Ils ont vécu tous les trois pendant les « années décisives » de la maçonnerie, le 18ème siècle où tous les
systèmes de hauts grades actuels se sont mis en place.
La Providence les a fait se rencontrer en 1766 pour Pasqually et Willermoz et en 1768 pour Pasqually et Saint
Martin.
De 1768 à 1772, date du départ de Martines à St Domingue, leurs vies se sont croisées, l’un visitant l’autre, le troisième
travaillant pour le premier..
De cette rencontre, mes Frères, il est sorti des doctrines et des systèmes, à la fois complexes et organisés.
Nous avons décidé de vous présenter Joachim Martines de Pasqually, Jean-Baptiste Willermoz et Louis-Claude de Saint Martin en
imaginant un débat post-mortem, où ils se présenteraient puis exposeraient leurs doctrines et enfin, sous forme d’interview croisées, ils évoqueraient leurs relations, parfois conflictuelles,
mais surtout respectueuses et admiratives.
JOURNALISTE : Mes frères Joachim Martines de Pasqually, Jean-Baptiste Willermoz et Louis-Claude de Saint Martin je vais tout d’abord vous
demander de vous présentez.
Dom Martines à vous l’honneur
MP : Merci. Mes Bien Aimés frères, je
m’appelle Joachim Martines de Pasqually, je suis né en 1710 à Grenoble. Mon père était d’origine espagnole et ma mère française.
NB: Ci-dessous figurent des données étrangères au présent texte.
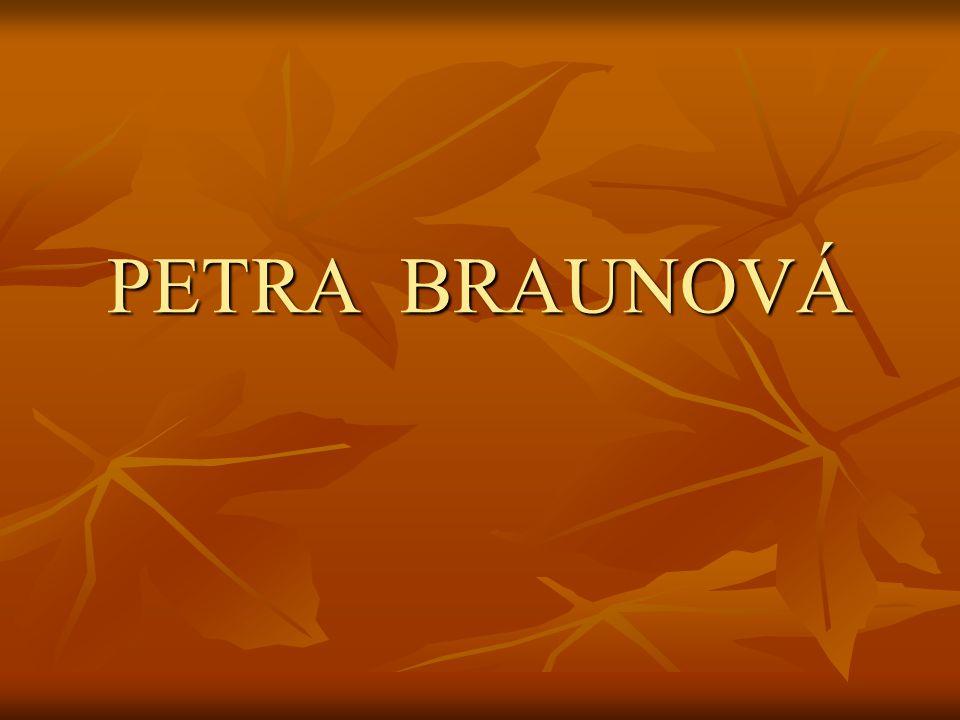 PETRA BRAUNOVÁ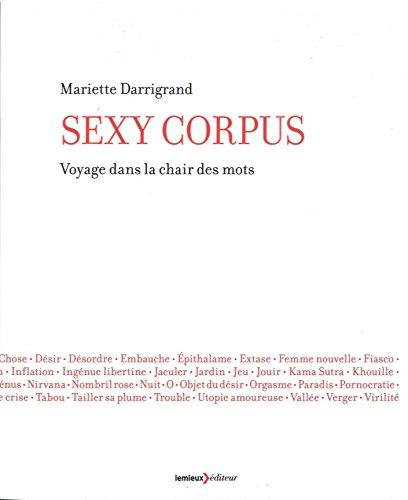 Sexy Corpus : Voyage dans la chair des mots
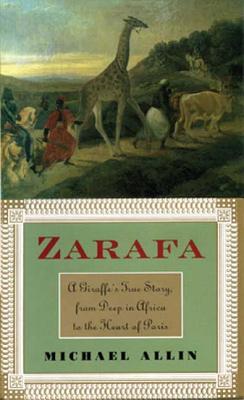 Zarafa: A Giraffe's True Story, from Deep in Africa to the Heart of Paris - Allin, Michael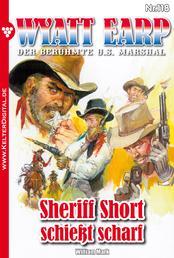 Wyatt Earp 118 – Western - Sheriff Short schießt scharf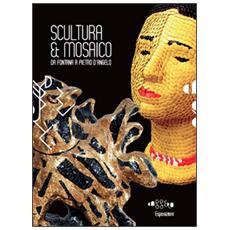 Scultura & mosaico. Da Fontana a Pietro D'Angelo. Tra XX e XXI secolo le metamorfosi della tessera nella scultura italiana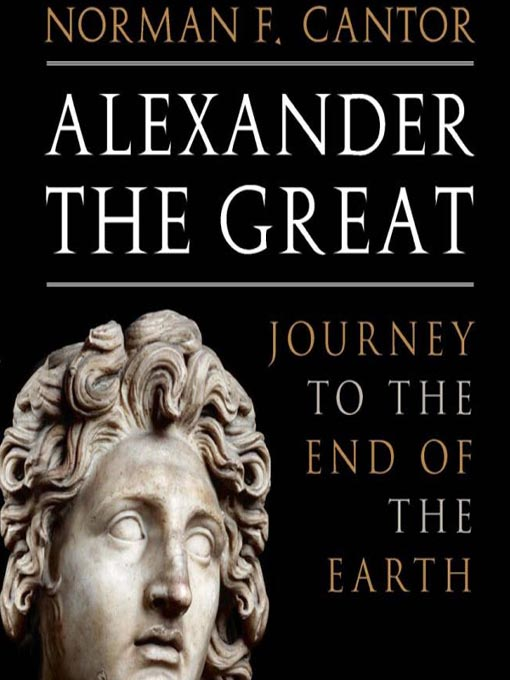Title details for Alexander the Great by Norman F. Cantor - Available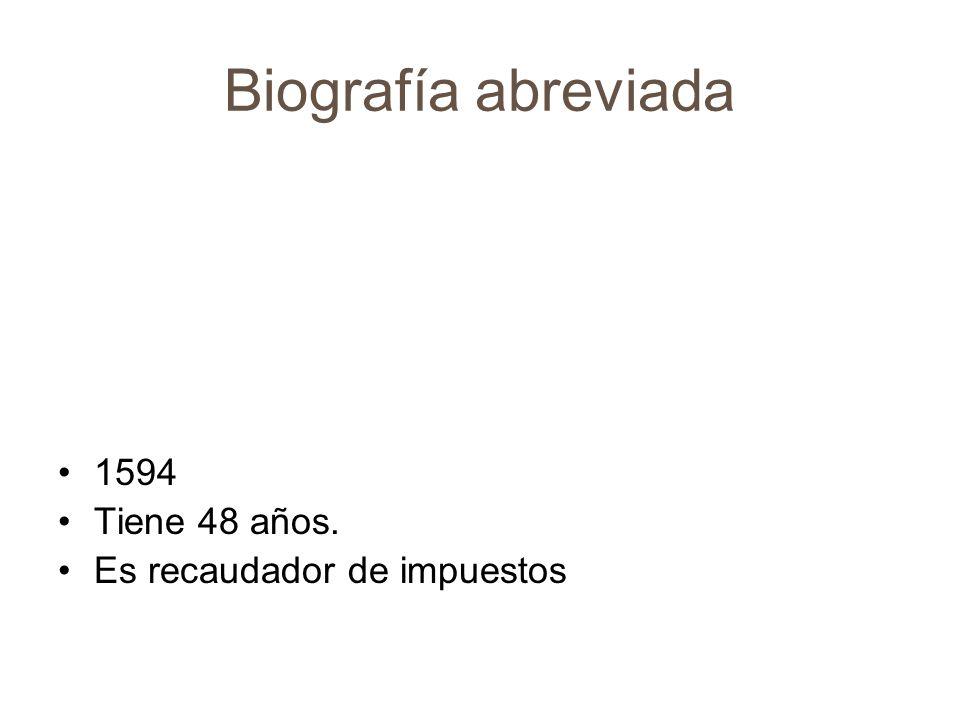 Biografía abreviada 1594 Tiene 48 años. Es recaudador de impuestos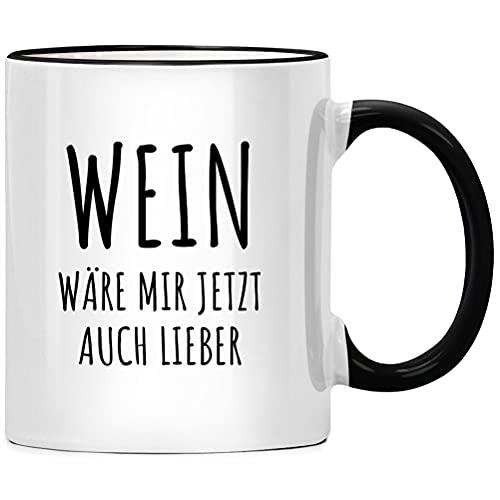 Wein wäre mir jetzt auch lieber Kaffee Tasse - Spruch Kaffeetasse, Büro Chef Geschenk, Kaffeebecher Geschenkidee, Tassen mit Sprüchen, Kollegen lustig
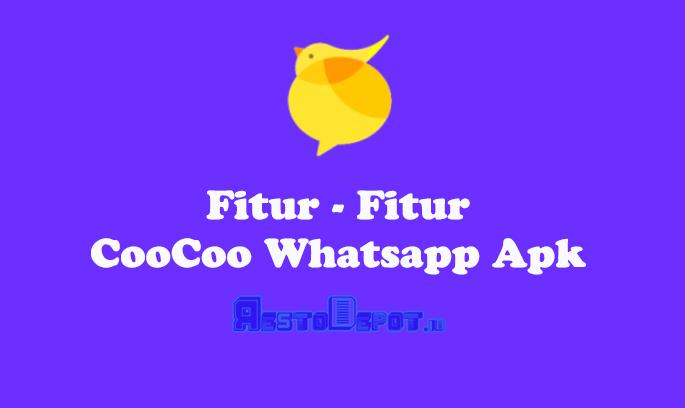 Fitur - Fitur CooCoo Whatsapp Apk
On dit ne savoir que peu de choses de ma vie. Et pourtant de culture classique, j’ai embrassé la carrière des armes en 1737. J’ai
servi en Espagne en Corse et en Italie avec le grade de lieutenant.
En 1754, j’ai quitté l’armée pour me consacrer entièrement à ma vie spirituelle.
Cela n’a pas été chose facile, même si l’époque s’y prêtait.
Pour terminer avec ma vie profane, j’ai épousé en 1767 Marguerite- Angélique de
Colas de Saint Michel qui m’a donné deux fils dont l’un est malheureusement mort en bas âge.
Je suis parti en 1772 pour St Domingue, pour le recouvrement de la succession d’un de mes lointains parents. J’y décéderait deux
plus tard avec le sentiment d’avoir accompli l’œuvre de ma vie.
JOURNALISTE : Dom Martines, parlez
nous de votre engagement maçonnique.
MP : en 1754, je suis arrivé à
Montpellier avec une mission que je définirait ainsi : je ne suis qu’un faible instrument dont Dieu veut bien, indigne que je suis, se servir pour rappeler les hommes mes semblables à leur
premier état de Maçon, afin de leur faire voire véritablement qu’ils sont réellement hommes-Dieux, étant créés à l’image et à la ressemblance de cet Etre tout-puissant.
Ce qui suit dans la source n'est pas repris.